Start to finish, print the entries exactly, and carry none of the pictures over.

▸ Captioned web images

################

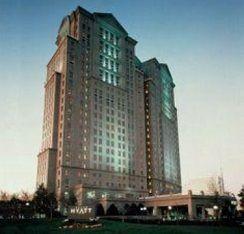 SunQuest 250 Solar Thermal System Yields Huge Benefits for Grand Hyatt Atlanta Buckhead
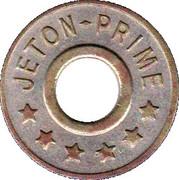 Jeton Prime (6 stars) – obverse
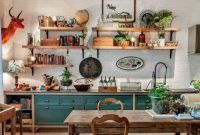 Eclectic Kitchen Decoration Ideas
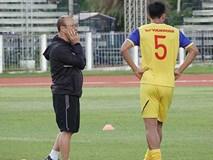 Thầy Park căng tuyển Việt Nam và U22 Việt Nam, tính sao cho thỏa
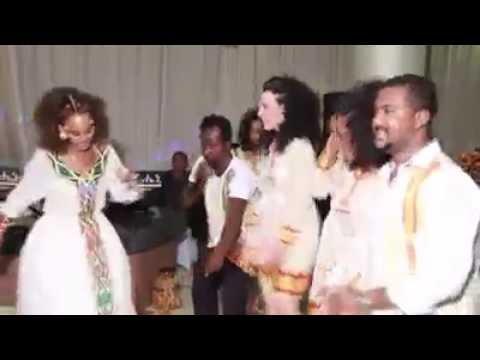 Ethiopian wedding : amazing cultural dance
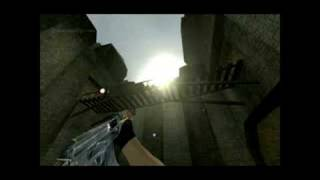 Counter-Strike: Source 2004 Trailer (HD)
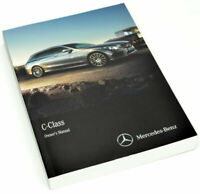Mercedes-Benz C-Class Owners Manual / Drivers Handbook 2015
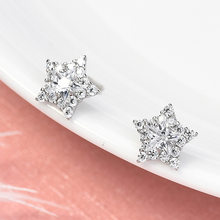 925 Silver Ear Stud Women's Cool Simple Five-pointed Star Ear Stud Elegant Sweet Cool Star Ear Stud Gifts(China)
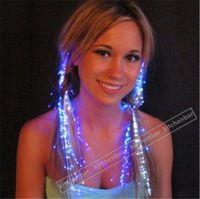fiber fiber optic - 2015 Cool LED Flash Braid Colorful Luminous Headdress Masquerade Festival Props Light Up Fiber Optic Hair Pigtail Christmas Gift Y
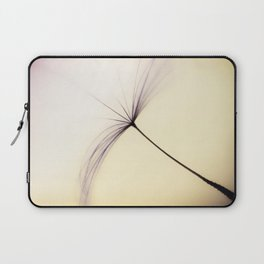 Whispered Wishes on a Dandelion Seed Laptop Sleeve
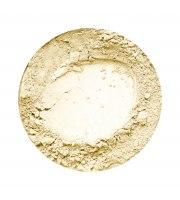 Annabelle Minerals, Golden Light, Podkład rozświetlający, 10 g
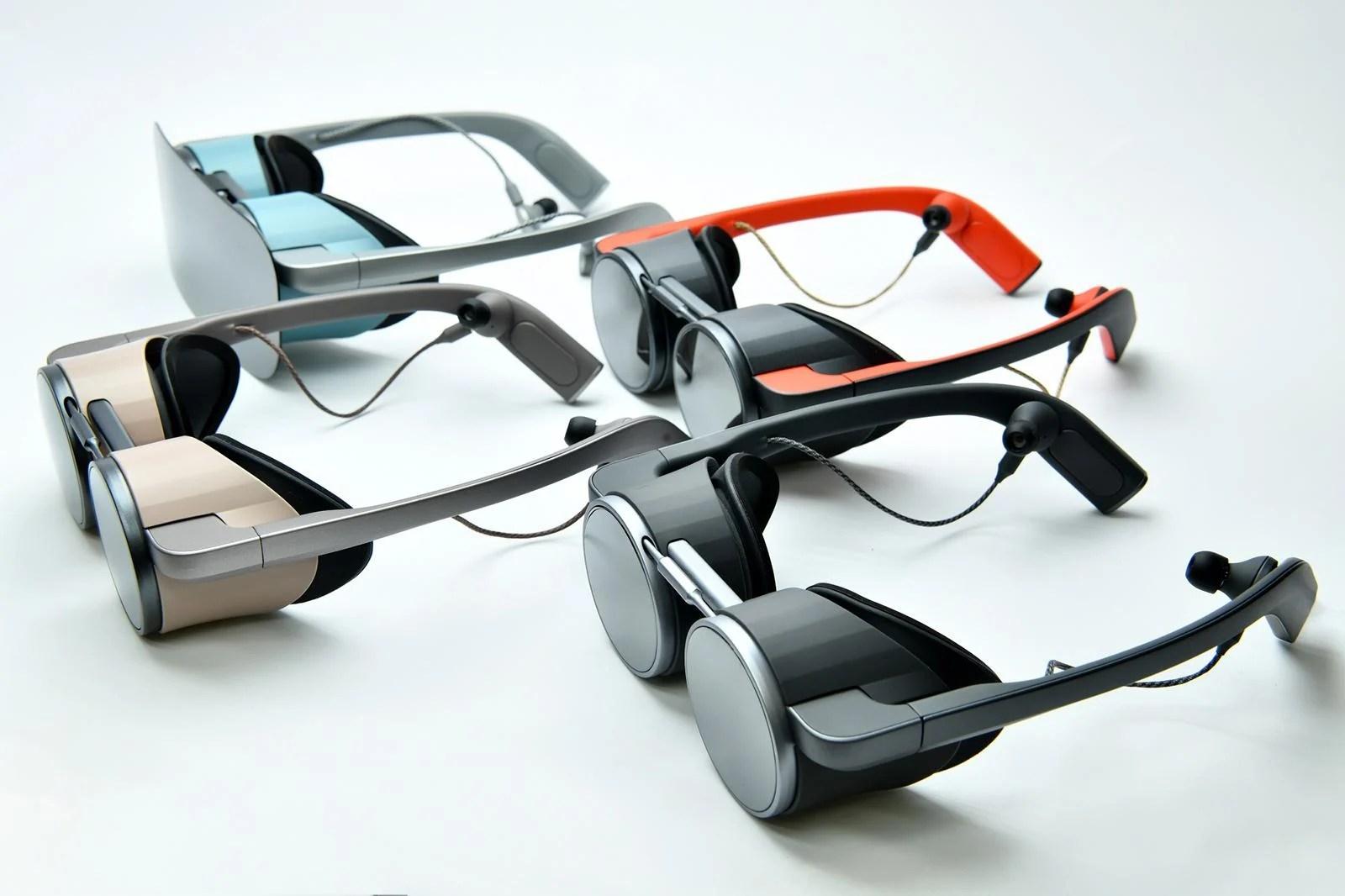 Panasonic révèle des lunettes de réalité virtuelle novatrices et prometteuses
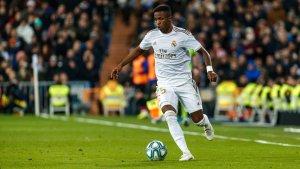 Confirmed: Real Madrid's 19-man squad for Getafe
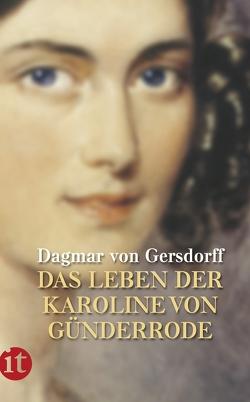 Die Erde ist mir Heimat nicht geworden von Gersdorff,  Dagmar von, von Gersdorff,  Dagmar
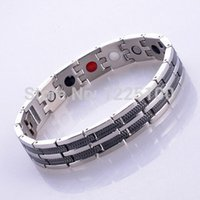 Wholesale Energy Negative Ion Bracelet - Wholesale-Free shipping!stainless steel infrared ray negative ion magnetic germanium energy health bracelet with 4 in 1 bio benifits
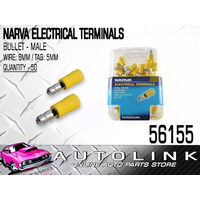 NARVA 56155 CRIMP TERMINALS BULLET MALE - WIRE 6mm TAB 5mm YELLOW 50 PACK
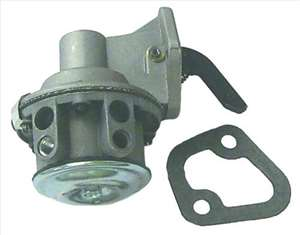 Mercruiser, OMC , Crusader Fuel Pump 32722
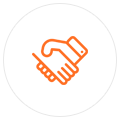 code-consulting-icon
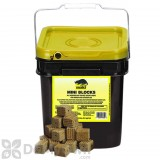 Maki Mini Bait Blocks - 16 lbs.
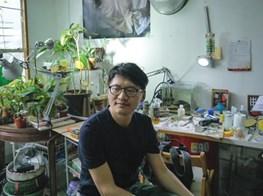 Trevor Yeung: Where I work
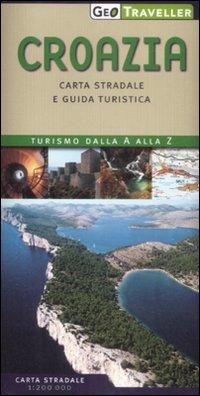 Croazia. Carta Stradale e Guida Turistica. 1:200.000.
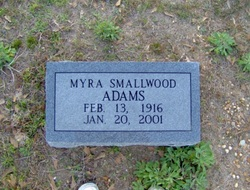Myra <i>Smallwood</i> Adams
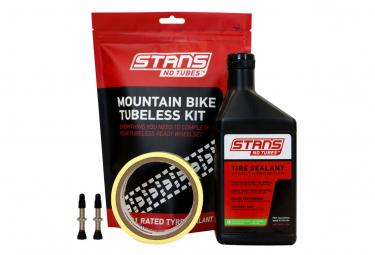 Stan's NoTubes - Tubeless Kit, Mtb, 21mm Tape, 44mm Valve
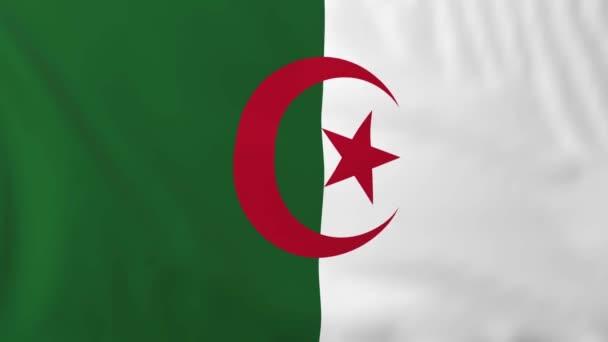 Flag of Algeria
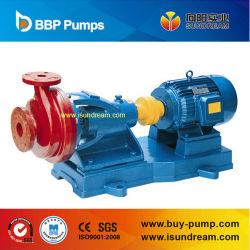 High Concentration Sulfuric Acid Plastic Centrifugal Chemical Oil Process Pump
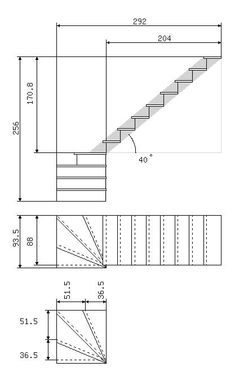 Interior Stair Railing, Staircase Handrail, Staircase Remodel, Loft Stairs, House Stairs, Modern Entrance Door, Modern Wood Furniture, Tiny House Exterior, Building Stairs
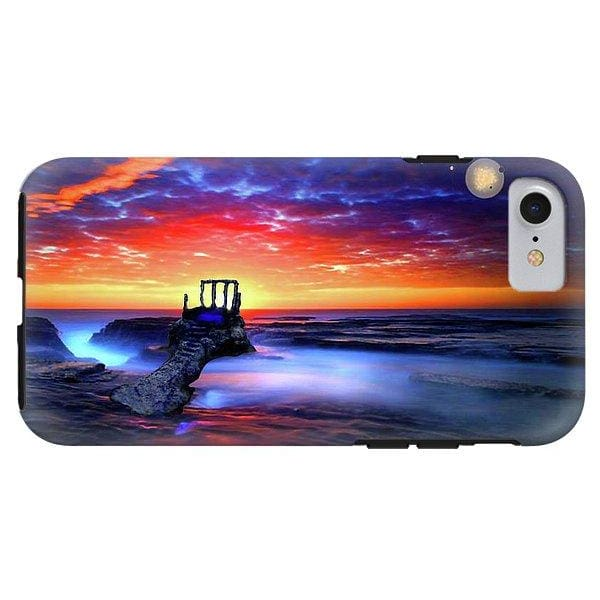 Talk To The Sky - Phone Case - IPhone 8 Tough Case - Phone Case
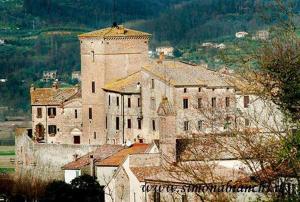 B&B Al Castello, Fabro – Prezzi aggiornati per il 2019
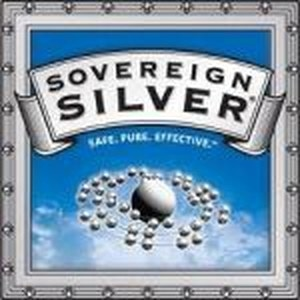 Sovereign Silver promo codes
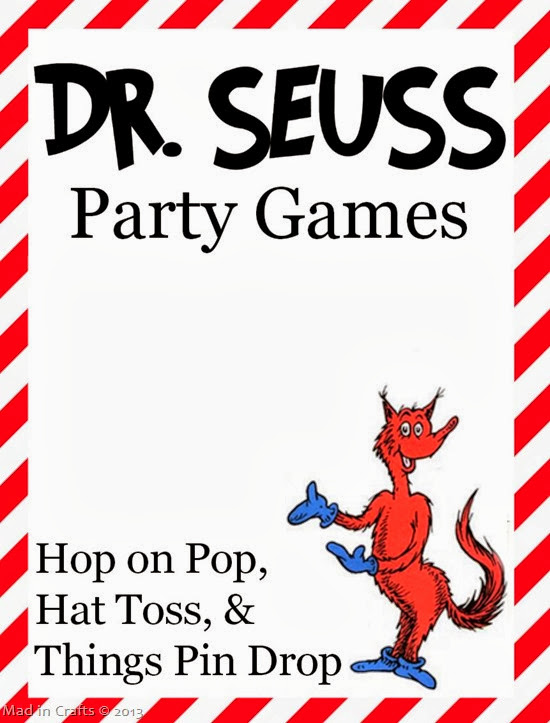 seuss party games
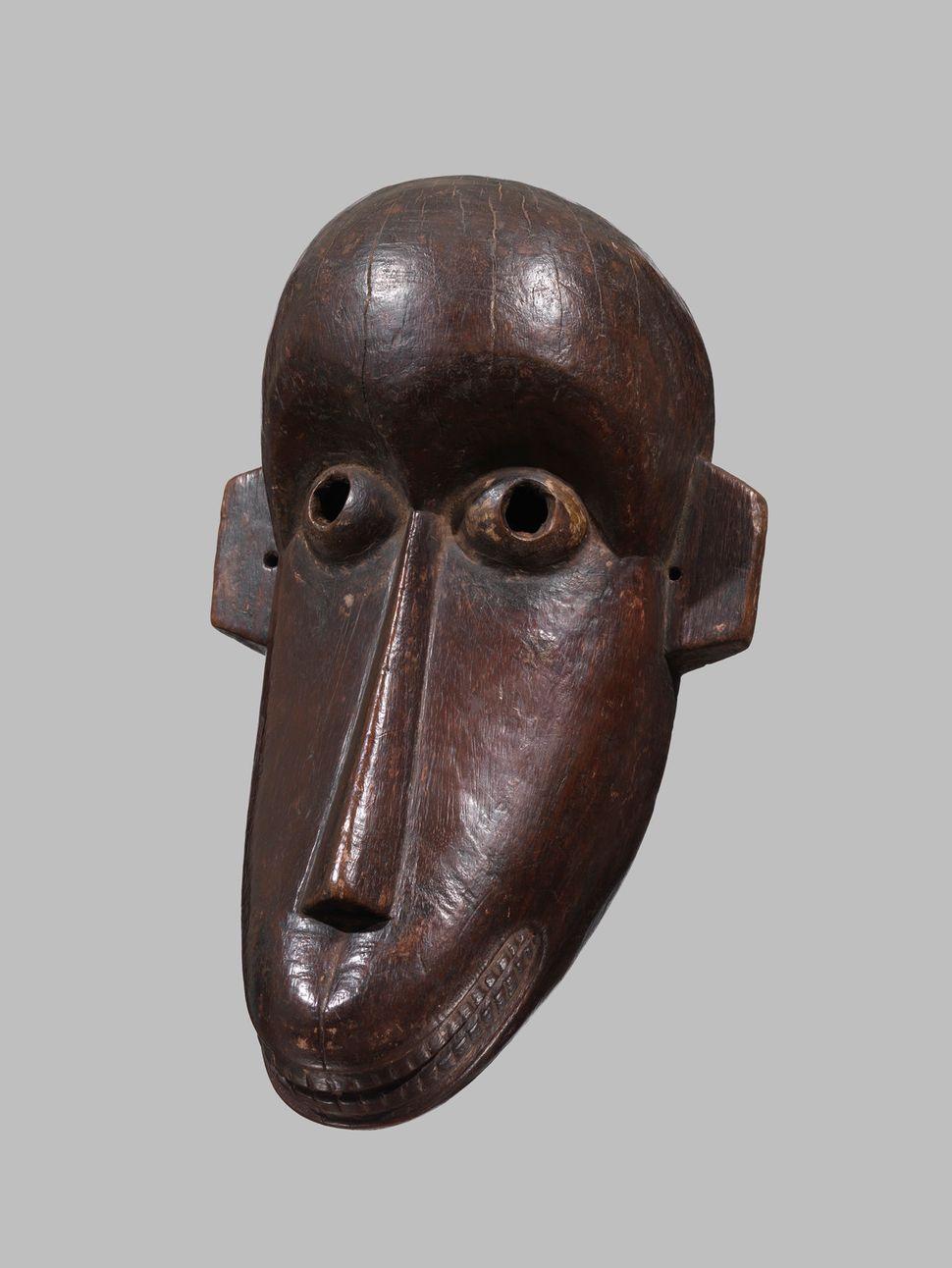 Monkey Hanuman (Nepal), Bruce Miller Collection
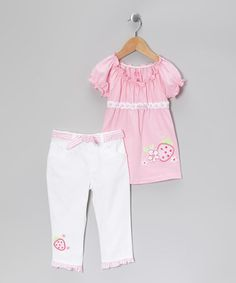 Take a look at this Pink Strawberry Ruffle Tee & White Pants - Girls by Young Hearts on #zulily today!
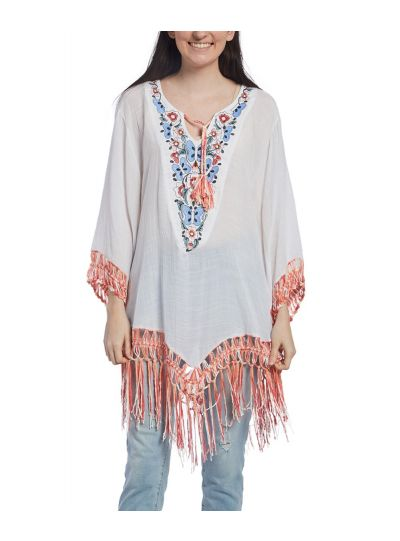Cotton Embroidered Summer Butterfly Pattern Fringe Trim Women's Tunic
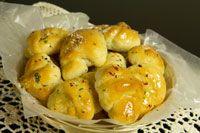 Garlic Butter Knots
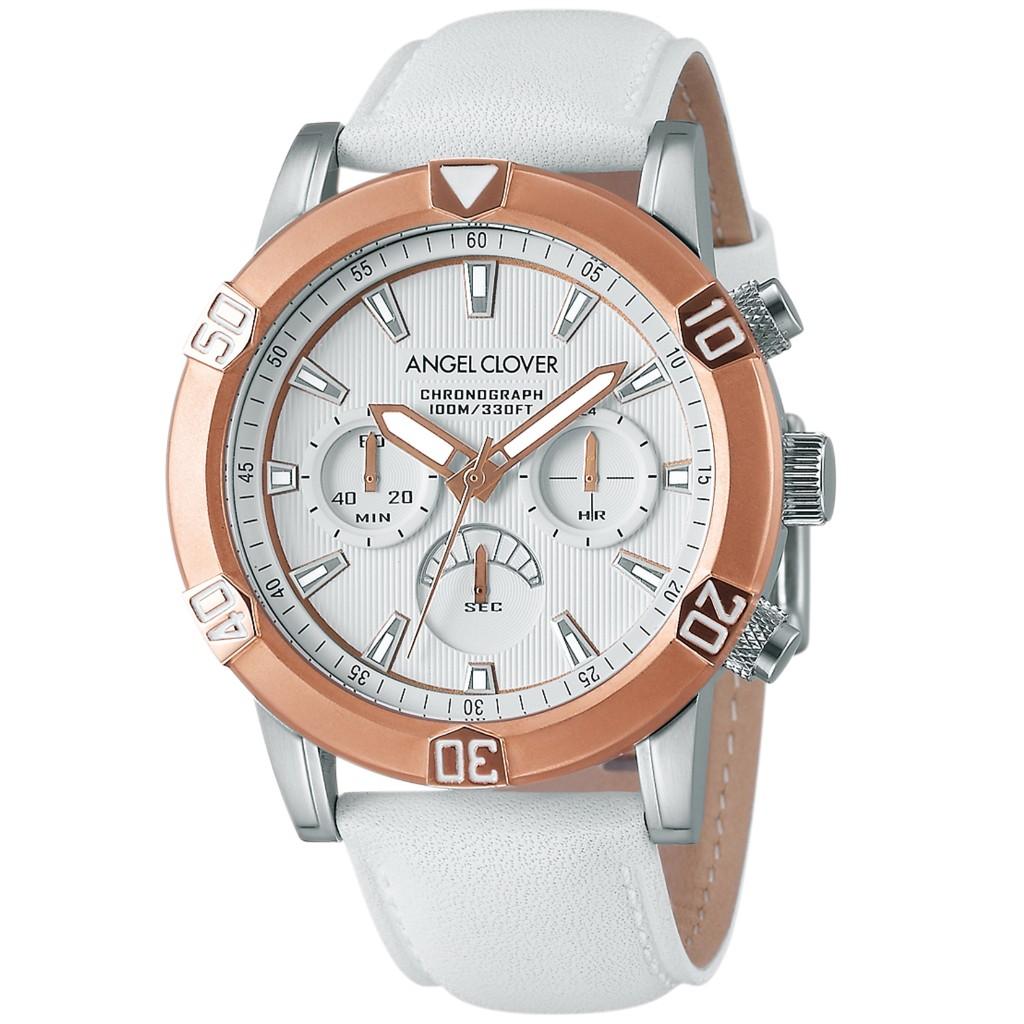 【72時間限定ポイント5倍】Angel Clover エンジェルクローバー 腕時計 メンズ BR43PWH-WH ブリオ Brio
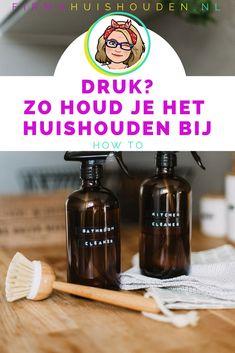 Hoe je het huishouden bijhoudt als je het druk hebt https://firmahuishouden.nl/hoe-je-het-huishouden-bijhoudt-als-je-het-druk-hebt/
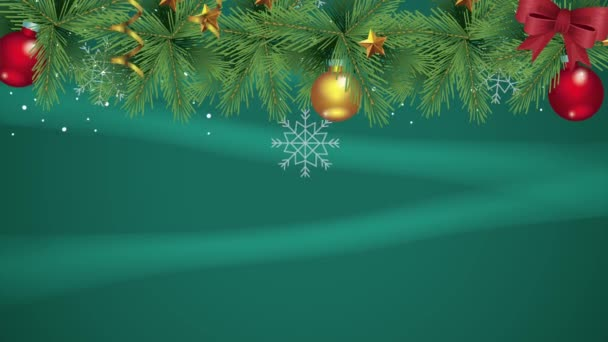 Šťastné veselé vánoční přání s listy a míčky visí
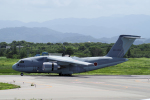 yabyanさんが、米子空港で撮影した航空自衛隊 C-2の航空フォト(飛行機 写真・画像)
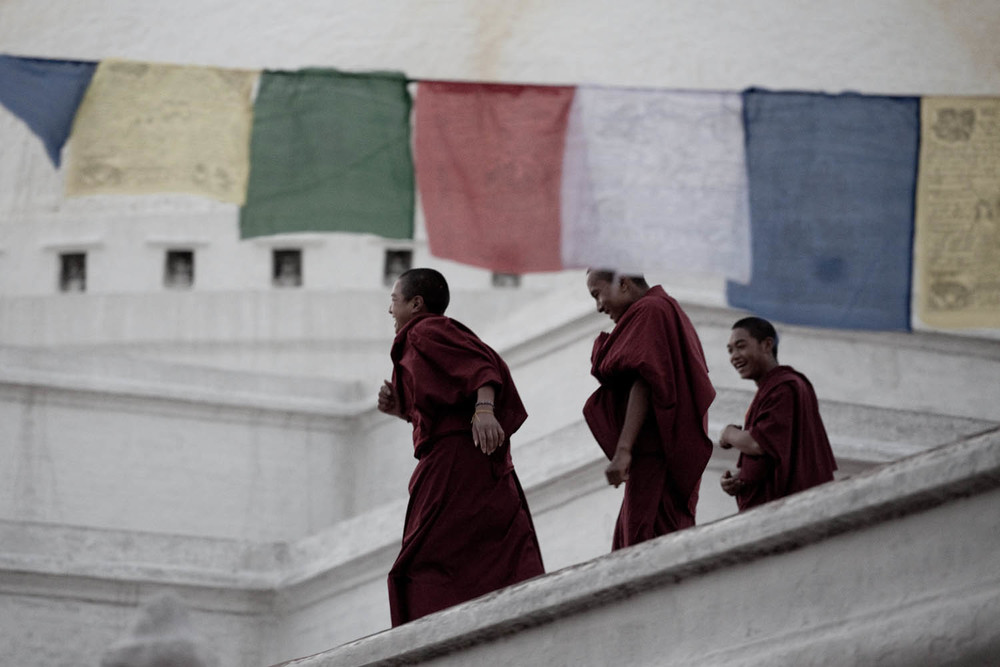 Buddhist-monks-stupa-boddha-kathmandu-nepal-asia-travel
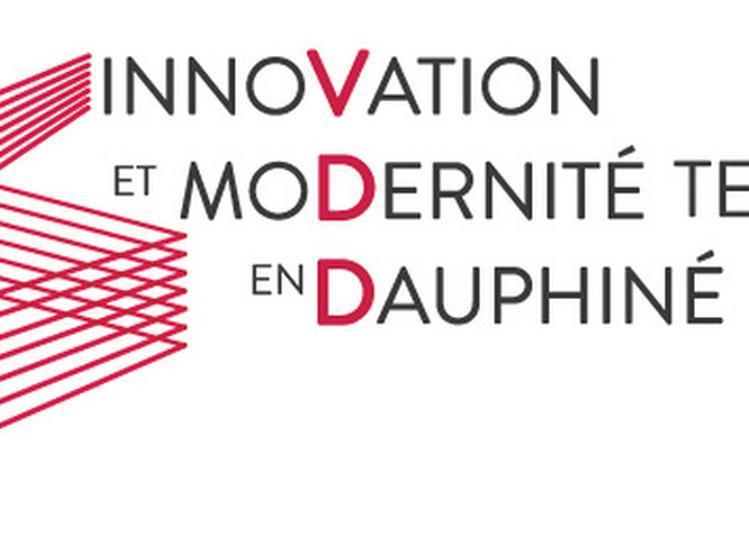 Innovation Et Modernité Textile En Dauphiné à La Batie Montgascon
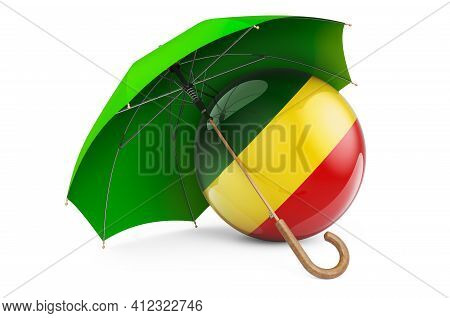Congo Flag Under Umbrella. Protection And Security Of Congo Concept, 3d Rendering Isolated On White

################

▸ WRITTEN RESPONSE
 SunQuest 250 Solar Thermal System Yields Huge Benefits for Grand Hyatt Atlanta Buckhead
 Jeton Prime (6 stars) – obverse
 Eclectic Kitchen Decoration Ideas
 Thầy Park căng tuyển Việt Nam và U22 Việt Nam, tính sao cho thỏa
 Ethiopian wedding : amazing cultural dance
 Counter-Strike: Source 2004 Trailer (HD)
Mercedes-Benz C-Class Owners Manual / Drivers Handbook 2015
 925 Silver Ear Stud Women's Cool Simple Five-pointed Star Ear Stud Elegant Sweet Cool Star Ear Stud Gifts(China)
fiber fiber optic - 2015 Cool LED Flash Braid Colorful Luminous Headdress Masquerade Festival Props Light Up Fiber Optic Hair Pigtail Christmas Gift Y
 Whispered Wishes on a Dandelion Seed Laptop Sleeve
 Annabelle Minerals, Golden Light, Podkład rozświetlający, 10 g
 Panasonic révèle des lunettes de réalité virtuelle novatrices et prometteuses
 Confirmed: Real Madrid's 19-man squad for Getafe
 Die Erde ist mir Heimat nicht geworden von Gersdorff,  Dagmar von, von Gersdorff,  Dagmar
 Wholesale Energy Negative Ion Bracelet - Wholesale-Free shipping!stainless steel infrared ray negative ion magnetic germanium energy health bracelet with 4 in 1 bio benifits
 NARVA 56155 CRIMP TERMINALS BULLET MALE - WIRE 6mm TAB 5mm YELLOW 50 PACK
 Mercruiser, OMC , Crusader Fuel Pump 32722
 code-consulting-icon
 Maki Mini Bait Blocks - 16 lbs.
 Trevor Yeung: Where I work
 Croazia. Carta Stradale e Guida Turistica. 1:200.000.
Myra <i>Smallwood</i> Adams
 Stan's NoTubes - Tubeless Kit, Mtb, 21mm Tape, 44mm Valve
 Flag of Algeria
 High Concentration Sulfuric Acid Plastic Centrifugal Chemical Oil Process Pump
 Interior Stair Railing, Staircase Handrail, Staircase Remodel, Loft Stairs, House Stairs, Modern Entrance Door, Modern Wood Furniture, Tiny House Exterior, Building Stairs
 Talk To The Sky - Phone Case - IPhone 8 Tough Case - Phone Case
 B&B Al Castello, Fabro – Prezzi aggiornati per il 2019
 Sovereign Silver promo codes
 seuss party games
 Monkey Hanuman (Nepal), Bruce Miller Collection
 Take a look at this Pink Strawberry Ruffle Tee & White Pants - Girls by Young Hearts on #zulily today!
Cotton Embroidered Summer Butterfly Pattern Fringe Trim Women's Tunic
 Garlic Butter Knots
 【72時間限定ポイント5倍】Angel Clover エンジェルクローバー 腕時計 メンズ BR43PWH-WH ブリオ Brio
 Hoe je het huishouden bijhoudt als je het druk hebt https://firmahuishouden.nl/hoe-je-het-huishouden-bijhoudt-als-je-het-druk-hebt/
 Šťastné veselé vánoční přání s listy a míčky visí
 yabyanさんが、米子空港で撮影した航空自衛隊 C-2の航空フォト(飛行機 写真・画像)
 Buddhist-monks-stupa-boddha-kathmandu-nepal-asia-travel
 Innovation Et Modernité Textile En Dauphiné à La Batie Montgascon
Congo Flag Under Umbrella. Protection And Security Of Congo Concept, 3d Rendering Isolated On White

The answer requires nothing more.